High on the Hog_ A Culinary Journey From Africa to America - Jessica B. Harris [62]
O FREEDOM!
Jubilee Jubilations
On Friday, April 12, 1861, the world changed for all residents of the United States, enslaved and free. Before sunrise, shots were fired on Fort Sumter in the harbor of Charleston, South Carolina, from the Secessionist batteries. The Civil War had begun. During the four years of battle, brother fought brother, families were disrupted, and more men died than in any war before or since. The War freed the enslaved, but it also rent the country asunder and divided North and South in ways still felt more than a century later. It was a time of trial on all fronts. Despite the fact that many of the country’s aristocrats and most influential men were Southerners, the agricultural South was ill-prepared for the War. As it dragged on for years, they felt the privations more acutely than did those in the more industrialized North. The War Between the States, as the conflict is still known in the South, was the United States’ coming of age, and it was a bloody brutal transition.

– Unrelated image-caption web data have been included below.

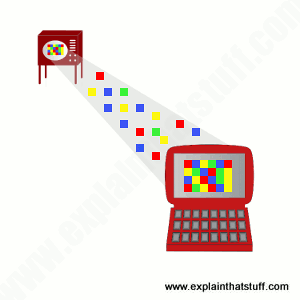 Clipart style artwork showing the concept of streaming media.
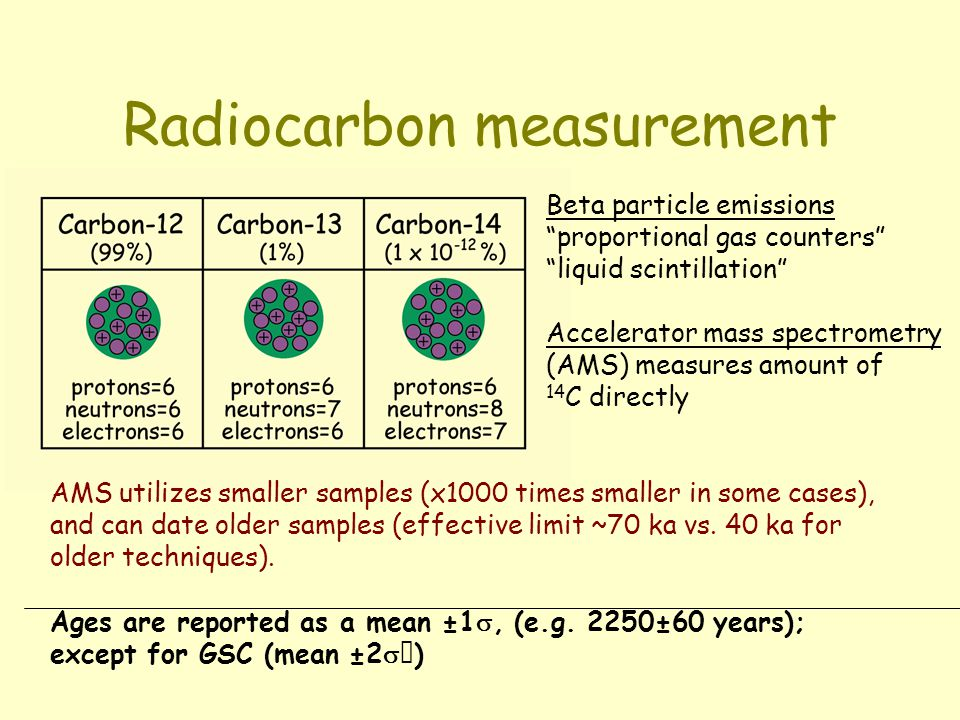 Radiocarbon measurement Beta particle emissions proportional gas counters liquid scintillation Accelerator mass spectrometry (AMS) measures amount of 14 C directly AMS utilizes smaller samples (x1000 times smaller in some cases), and can date older samples (effective limit ~70 ka vs.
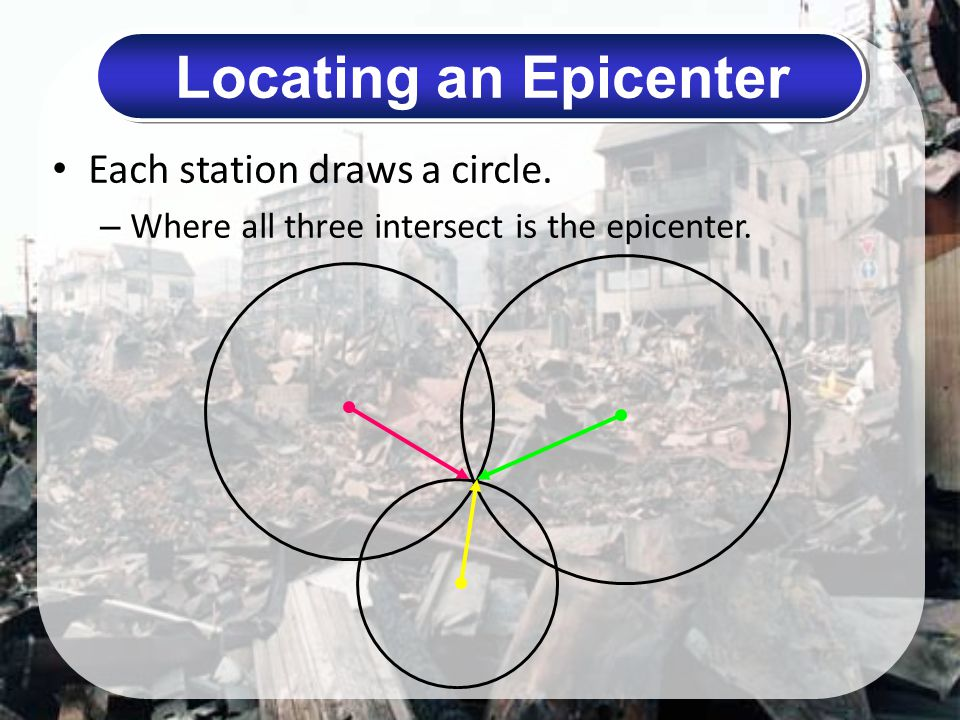 Locating an Epicenter Each station draws a circle.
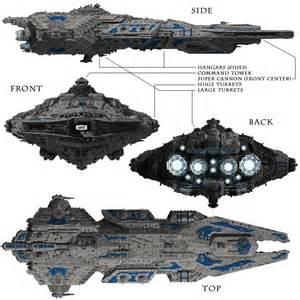 Allied fleets heavy battle cruiser obj format 3d models skynet3020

Initially the enslaved were kept in ignorance of the politics of their day and duped by masters into believing that the Yankees were demons who would maim or otherwise harm them. However, as the war progressed, the truth of the situation was gradually accepted. It was a complex time of confusion, during which the enslaved in the South suffered along with their masters. Fear and uncertainty were daily fare, along with reduced rations. Indeed, most of the enslaved were unclear what the War was and how it would directly change their lives. Only as it progressed did the flickering hope dawn that the War might end their enslavement. Testimonies of the time from the former enslaved were rife with memories of the first glimpse of Yankee soldiers. Those who had been children remembered receiving candy or kind treatment from blue-coated soldiers marching through the South. The Union soldiers eventually arrived in Southern towns and hamlets, where the enslaved still went about their daily tasks. There were crops to plant and maintain and harvest, and as the fighting dragged on, the annual drudgery of the seasons repeated itself relentlessly, with mistresses taking over for the menfolk away at battle. The slave communication network that had so baffled and terrified owners throughout the period of enslavement, though, was at work. And then one day it came.

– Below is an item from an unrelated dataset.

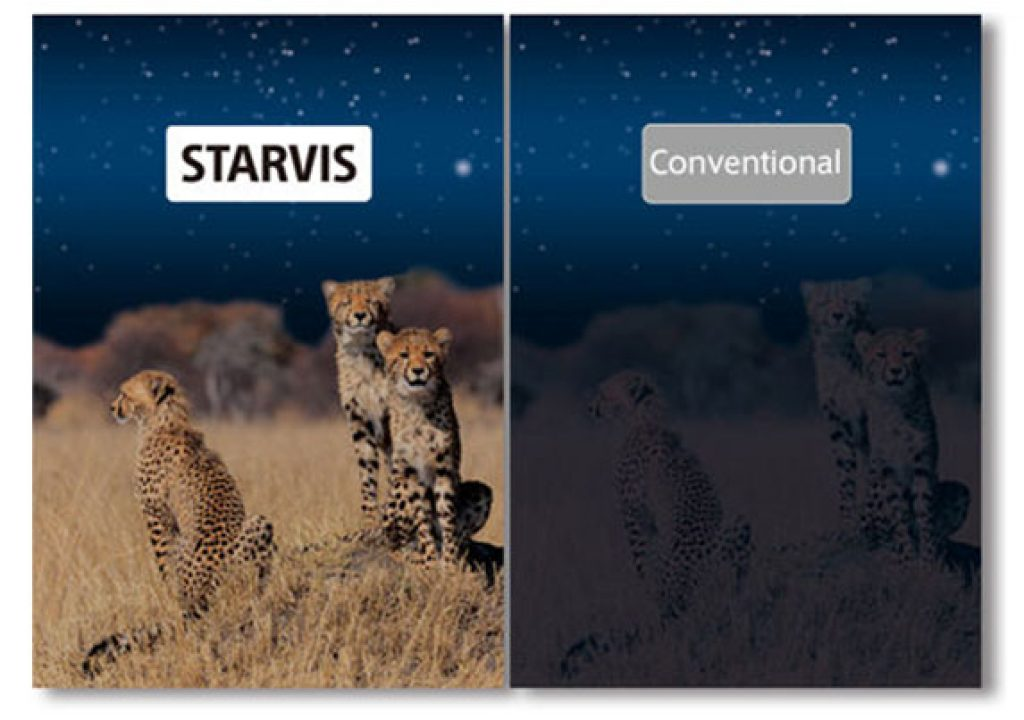 Sony Starvis: a CMOS to see in the dark 1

It began as a whisper that old Abe Lincoln, up in that place in the North known as Washington, where the white men sat in government, had made the decision to free the slaves. At first it seemed like just another of the rumors that made their way across the Southern states, giving hope to the overburdened and bringing the glimmer of possibility to those for whom each day was a fight against what others had imposed on them and called their destinies. It started on September 22,1862, as a trickle, a corner of hope. Word slowly spread. Discussions were overheard by house servants in Virginia plying heavy silver ladles and proffering elegant fare on bone china platters, and this was passed along to unheated cabins where moss and rags plugged up the holes to keep out the winds of the upcoming winter. In North Carolina, it was silently signaled as folks picked bugs off tobacco leaves. In Georgia, it was whispered over bowed backs in cotton fields. In Louisiana, it was shared in the steaming heat of the boiling houses over vats of bubbling cane juice. President Lincoln had issued a proclamation that gave the seceding states one hundred days to abandon their pro-slavery positions. Could it be?